DOCUMENT SECTION:
Thank you.
Mr. Chair and members of the standing committee, thank you very much for having invited us here to address you regarding the review of Canada's Copyright Act. My colleague Pascale Chapdelaine and I are both law professors at the University of Windsor, and we're appearing here to elaborate further on the recommendations that we made in two briefs that were co-signed by 11 Canadian copyright scholars. Together, we represent a multidisciplinary group that includes librarians, copyright officers, communications scholars as well as legal scholars.
We'd like to begin our remarks with three overarching principles that guide the specific recommendations contained in the briefs, some of which we will elaborate on further in a moment.
We approached our submissions in light of three governing principles. The first is a matter of process with a view to expanding the framework of our law. We recommend, or urge that you consider, a process of consultation with indigenous peoples. In this respect, meaningful consultation must be had with Canada's indigenous peoples, which would seek to implement Canada's obligations under article 31 of the United Nations Declaration on the Rights of Indigenous Peoples. In the context of copyright, this means suitable recognition and protection of indigenous traditional cultural expressions, particularly those that are not currently protected by the act.

[Records of scene-based questions]
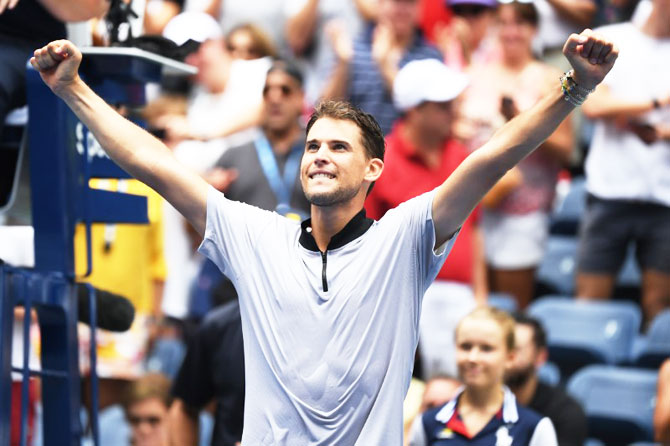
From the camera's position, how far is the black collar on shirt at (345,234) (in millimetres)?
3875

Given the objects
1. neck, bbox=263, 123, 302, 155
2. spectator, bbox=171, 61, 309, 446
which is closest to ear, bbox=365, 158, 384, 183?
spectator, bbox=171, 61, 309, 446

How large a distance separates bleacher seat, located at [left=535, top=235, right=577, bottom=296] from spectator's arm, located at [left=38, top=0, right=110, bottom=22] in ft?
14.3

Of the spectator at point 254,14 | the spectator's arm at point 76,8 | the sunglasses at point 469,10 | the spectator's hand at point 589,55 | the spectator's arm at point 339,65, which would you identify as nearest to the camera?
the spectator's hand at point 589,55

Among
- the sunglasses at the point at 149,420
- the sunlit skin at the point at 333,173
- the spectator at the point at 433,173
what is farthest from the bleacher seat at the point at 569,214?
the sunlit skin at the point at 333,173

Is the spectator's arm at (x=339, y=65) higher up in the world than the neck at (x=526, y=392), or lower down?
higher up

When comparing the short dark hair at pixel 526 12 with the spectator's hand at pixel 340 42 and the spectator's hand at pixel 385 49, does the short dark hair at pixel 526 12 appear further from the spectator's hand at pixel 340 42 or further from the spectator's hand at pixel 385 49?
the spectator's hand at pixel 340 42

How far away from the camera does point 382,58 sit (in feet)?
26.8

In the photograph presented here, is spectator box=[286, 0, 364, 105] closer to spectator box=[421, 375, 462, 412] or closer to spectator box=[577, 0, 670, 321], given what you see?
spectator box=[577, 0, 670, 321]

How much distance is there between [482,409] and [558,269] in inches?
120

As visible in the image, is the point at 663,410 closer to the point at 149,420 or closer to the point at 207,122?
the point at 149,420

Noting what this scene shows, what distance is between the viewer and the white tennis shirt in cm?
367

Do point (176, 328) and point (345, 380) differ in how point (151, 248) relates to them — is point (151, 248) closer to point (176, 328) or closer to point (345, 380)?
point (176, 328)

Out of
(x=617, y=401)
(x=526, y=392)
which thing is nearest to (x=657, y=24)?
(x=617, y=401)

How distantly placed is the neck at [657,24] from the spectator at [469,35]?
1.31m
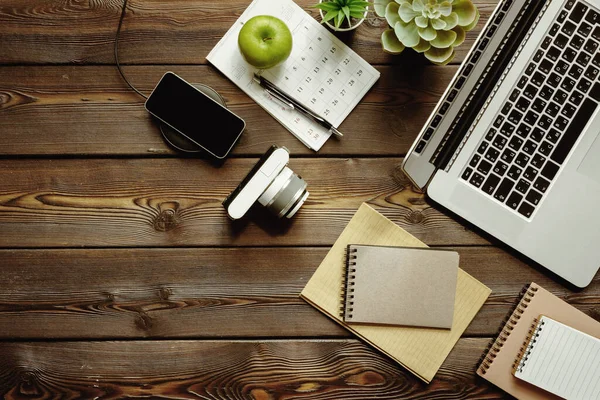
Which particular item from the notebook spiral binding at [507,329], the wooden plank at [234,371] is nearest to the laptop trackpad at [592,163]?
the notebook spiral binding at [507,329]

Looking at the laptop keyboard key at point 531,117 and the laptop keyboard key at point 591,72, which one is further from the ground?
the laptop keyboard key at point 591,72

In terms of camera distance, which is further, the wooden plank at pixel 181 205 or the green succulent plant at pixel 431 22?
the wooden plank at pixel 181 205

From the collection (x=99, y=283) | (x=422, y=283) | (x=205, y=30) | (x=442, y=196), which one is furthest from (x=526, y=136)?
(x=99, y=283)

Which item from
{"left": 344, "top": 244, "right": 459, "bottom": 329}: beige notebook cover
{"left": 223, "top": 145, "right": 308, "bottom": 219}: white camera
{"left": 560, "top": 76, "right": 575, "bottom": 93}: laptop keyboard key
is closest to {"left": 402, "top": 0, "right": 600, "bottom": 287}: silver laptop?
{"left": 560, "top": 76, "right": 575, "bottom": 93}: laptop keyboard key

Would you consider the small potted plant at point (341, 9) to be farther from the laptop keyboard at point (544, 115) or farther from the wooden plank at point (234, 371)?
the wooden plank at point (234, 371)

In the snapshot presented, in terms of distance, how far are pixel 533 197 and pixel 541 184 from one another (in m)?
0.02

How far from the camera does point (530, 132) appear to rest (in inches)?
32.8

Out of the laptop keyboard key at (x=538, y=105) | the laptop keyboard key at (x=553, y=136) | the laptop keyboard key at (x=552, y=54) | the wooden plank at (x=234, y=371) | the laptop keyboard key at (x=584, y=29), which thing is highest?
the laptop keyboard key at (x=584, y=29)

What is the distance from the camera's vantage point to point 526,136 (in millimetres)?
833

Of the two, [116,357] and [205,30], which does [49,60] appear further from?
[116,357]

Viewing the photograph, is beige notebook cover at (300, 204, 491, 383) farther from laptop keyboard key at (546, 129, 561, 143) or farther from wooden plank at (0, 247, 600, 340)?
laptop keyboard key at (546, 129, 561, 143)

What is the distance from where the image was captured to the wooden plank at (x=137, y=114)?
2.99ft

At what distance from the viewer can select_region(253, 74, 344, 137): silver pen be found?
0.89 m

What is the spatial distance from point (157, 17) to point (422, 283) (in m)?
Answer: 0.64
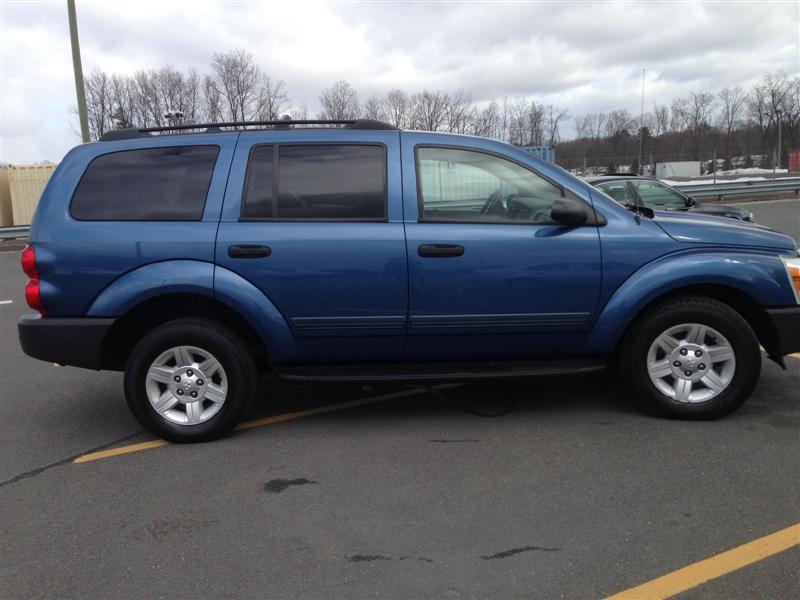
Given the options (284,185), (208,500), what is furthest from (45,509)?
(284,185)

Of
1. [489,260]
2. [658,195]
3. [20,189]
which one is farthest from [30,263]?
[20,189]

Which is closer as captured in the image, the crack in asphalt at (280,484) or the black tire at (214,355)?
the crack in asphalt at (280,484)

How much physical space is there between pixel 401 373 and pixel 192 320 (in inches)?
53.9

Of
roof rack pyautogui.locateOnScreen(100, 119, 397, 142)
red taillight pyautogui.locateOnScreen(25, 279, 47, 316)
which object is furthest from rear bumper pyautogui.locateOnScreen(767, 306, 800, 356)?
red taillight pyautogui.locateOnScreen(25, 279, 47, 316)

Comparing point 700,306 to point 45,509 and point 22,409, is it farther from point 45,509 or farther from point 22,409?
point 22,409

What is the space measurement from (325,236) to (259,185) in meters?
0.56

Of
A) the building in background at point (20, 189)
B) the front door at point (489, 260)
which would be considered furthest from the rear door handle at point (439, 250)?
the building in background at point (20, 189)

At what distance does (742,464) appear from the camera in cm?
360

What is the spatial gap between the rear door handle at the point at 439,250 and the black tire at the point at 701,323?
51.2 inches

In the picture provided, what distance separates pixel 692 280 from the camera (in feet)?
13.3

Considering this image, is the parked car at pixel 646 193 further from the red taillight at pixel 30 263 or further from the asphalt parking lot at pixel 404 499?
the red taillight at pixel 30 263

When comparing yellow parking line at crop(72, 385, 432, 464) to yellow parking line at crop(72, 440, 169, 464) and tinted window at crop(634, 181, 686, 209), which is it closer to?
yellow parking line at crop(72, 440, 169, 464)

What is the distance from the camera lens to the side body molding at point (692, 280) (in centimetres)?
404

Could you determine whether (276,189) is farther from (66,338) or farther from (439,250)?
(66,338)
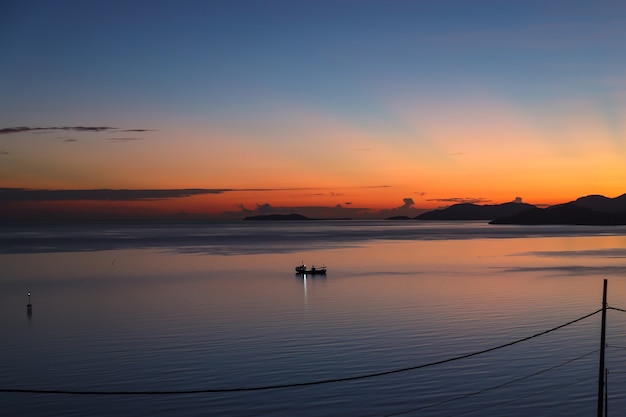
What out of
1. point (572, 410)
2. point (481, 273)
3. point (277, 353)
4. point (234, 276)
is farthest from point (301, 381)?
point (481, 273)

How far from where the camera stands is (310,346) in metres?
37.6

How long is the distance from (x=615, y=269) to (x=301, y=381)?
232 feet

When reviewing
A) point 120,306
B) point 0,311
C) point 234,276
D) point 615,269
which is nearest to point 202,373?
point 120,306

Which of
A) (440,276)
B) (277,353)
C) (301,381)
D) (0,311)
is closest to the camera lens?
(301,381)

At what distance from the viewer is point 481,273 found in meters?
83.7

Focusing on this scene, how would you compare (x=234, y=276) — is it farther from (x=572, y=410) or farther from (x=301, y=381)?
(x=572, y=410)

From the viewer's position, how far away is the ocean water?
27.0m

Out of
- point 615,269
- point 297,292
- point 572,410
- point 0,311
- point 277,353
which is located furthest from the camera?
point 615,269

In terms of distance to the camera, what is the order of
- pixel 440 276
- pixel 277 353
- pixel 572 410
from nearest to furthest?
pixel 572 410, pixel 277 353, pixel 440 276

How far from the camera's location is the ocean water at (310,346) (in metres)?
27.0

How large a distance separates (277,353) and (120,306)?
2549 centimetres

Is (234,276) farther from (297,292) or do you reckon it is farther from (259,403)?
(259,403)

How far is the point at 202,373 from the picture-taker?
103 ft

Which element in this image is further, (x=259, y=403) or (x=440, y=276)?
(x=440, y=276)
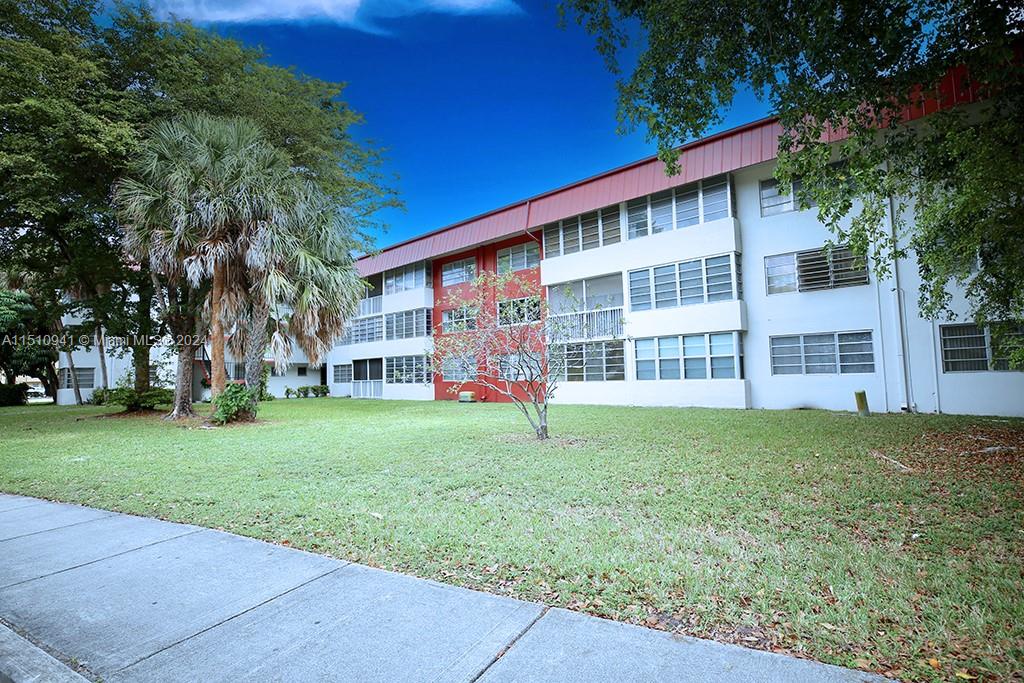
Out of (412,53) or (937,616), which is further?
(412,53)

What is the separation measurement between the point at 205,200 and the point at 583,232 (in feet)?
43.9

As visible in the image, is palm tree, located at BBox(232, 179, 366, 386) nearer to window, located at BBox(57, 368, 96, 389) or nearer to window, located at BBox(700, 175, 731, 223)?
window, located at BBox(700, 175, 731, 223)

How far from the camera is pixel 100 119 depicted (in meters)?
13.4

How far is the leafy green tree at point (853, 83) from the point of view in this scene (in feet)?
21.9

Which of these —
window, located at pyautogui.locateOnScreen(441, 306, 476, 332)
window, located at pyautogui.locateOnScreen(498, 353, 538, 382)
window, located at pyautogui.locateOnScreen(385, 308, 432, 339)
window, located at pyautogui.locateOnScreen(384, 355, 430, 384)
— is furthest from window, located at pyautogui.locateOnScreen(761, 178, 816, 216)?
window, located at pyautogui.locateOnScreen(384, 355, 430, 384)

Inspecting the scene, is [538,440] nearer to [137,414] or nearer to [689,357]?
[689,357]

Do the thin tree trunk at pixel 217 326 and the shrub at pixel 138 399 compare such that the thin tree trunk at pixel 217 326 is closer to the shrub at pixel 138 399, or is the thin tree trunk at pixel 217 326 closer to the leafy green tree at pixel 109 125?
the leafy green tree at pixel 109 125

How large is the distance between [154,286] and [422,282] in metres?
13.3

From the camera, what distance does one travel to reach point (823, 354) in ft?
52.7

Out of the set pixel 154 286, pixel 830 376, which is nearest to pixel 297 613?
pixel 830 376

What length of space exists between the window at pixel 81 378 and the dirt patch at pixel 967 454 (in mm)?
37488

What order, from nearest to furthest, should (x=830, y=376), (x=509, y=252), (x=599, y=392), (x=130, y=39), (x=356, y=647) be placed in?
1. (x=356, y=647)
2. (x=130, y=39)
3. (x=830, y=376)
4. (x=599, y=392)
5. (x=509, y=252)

WORK TO DO:
(a) Answer these questions about the Copyright Act testimony:
(i) At which university do the two speakers teach law?
(ii) How many Canadian copyright scholars co-signed the two briefs?
(iii) Which article of the United Nations Declaration on the Rights of Indigenous Peoples is cited?
(b) Please repeat the passage of the Copyright Act testimony from "Mr. Chair and" to "as legal scholars.", word for word.
Nothing in the entries is needed here.

TASK ANSWERS:
(a)
(i) The University of Windsor
(ii) 11
(iii) Article 31

(b)
Mr. Chair and members of the standing committee, thank you very much for having invited us here to address you regarding the review of Canada's Copyright Act. My colleague Pascale Chapdelaine and I are both law professors at the University of Windsor, and we're appearing here to elaborate further on the recommendations that we made in two briefs that were co-signed by 11 Canadian copyright scholars. Together, we represent a multidisciplinary group that includes librarians, copyright officers, communications scholars as well as legal scholars.